▶ [TEXTAUSZUG]:
'''
Eine Frau mit kurzen Haaren und eine Frau mit langen blonden Haaren lächeln
Die dänische Schauspielerin und Regisseurin Mille Maria Dalsgaard (h.l.) ist designierte Intendantin von neuem theater und Thalia Theater in Halle, die sie ab August 2023 gemeinsam mit Mareike Mikat leiten wird. Bildrechte: Bühnen Halle/Falk Wenzel

Führungswechsel Neues Theater in Halle: Was Theater für die neue weibliche Doppelspitze bedeutet

09. Mai 2023, 04:00 Uhr

Die dänische Schauspielerin und Regisseurin Mille Maria Dalsgaard wird ab der Spielzeit 2023/2024 neue Intendantin des Schauspiels in Halle. Gemeinsam mit Mareike Mikat teilt sie sich die künstlerische Leitung des neuen theaters sowie des Thalia Kinder- und Jugendtheaters. Lange machten die Bühnen Halle mit Querelen Schlagzeilen, jetzt bricht mit dem weiblichen Führungsduo offenbar eine neue Ära an. Beide sprechen von Enthusiasmus am Haus und in der Stadt. Was sie vorhaben und wie gut sie den Einsatzort kennen, haben sie MDR KULTUR verraten.

Theater im Hier und Jetzt und für alle, das versprechen Mille Maria Dalsgaard und Mareike Mikat als neues Führungsduo für das Schauspiel in Halle. Im Gespräch mit MDR KULTUR verweisen beide auf den großen Enthusiasmus, der ihnen am Haus begegne – und in der Stadt, die sich etwa mit der Schaffung eines Zukunftszentrums "riesigen Aufgaben" gegenüber sehe, wie Mikat erklärt. "Alle wissen, dass auch wir viel vorhaben", sagt Daalsgard.

Im August 2023 treten beide die Nachfolge von Matthias Brenner an, die Dänin Dalsgaard als Intendantin und künstlerische Leiterin, Mikat als deren Stellvertreterin in einem neuen "partizipativen Modell".
'''
▶ [ANGEZEIGTE DATEN]:
'''
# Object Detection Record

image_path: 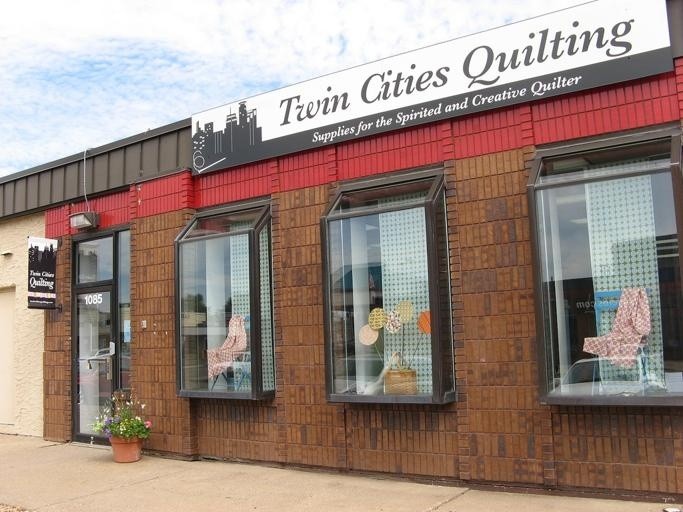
'''
▶ [SCHRIFTLICHE AUFGABE]:
Beantworte die folgenden Fragen zum Text über die neue Doppelspitze am Schauspiel Halle.
(a) Ab welcher Spielzeit wird Mille Maria Dalsgaard Intendantin des Schauspiels in Halle?
(b) Welche beiden Bühnen leiten Dalsgaard und Mareike Mikat künstlerisch gemeinsam?
(c) Wessen Nachfolge treten die beiden im August 2023 an?

▶ [ANTWORT ZUR AUFGABE]:
(a) Sie wird ab der Spielzeit 2023/2024 Intendantin.
(b) Sie leiten gemeinsam das neue theater und das Thalia Kinder- und Jugendtheater.
(c) Sie treten die Nachfolge von Matthias Brenner an.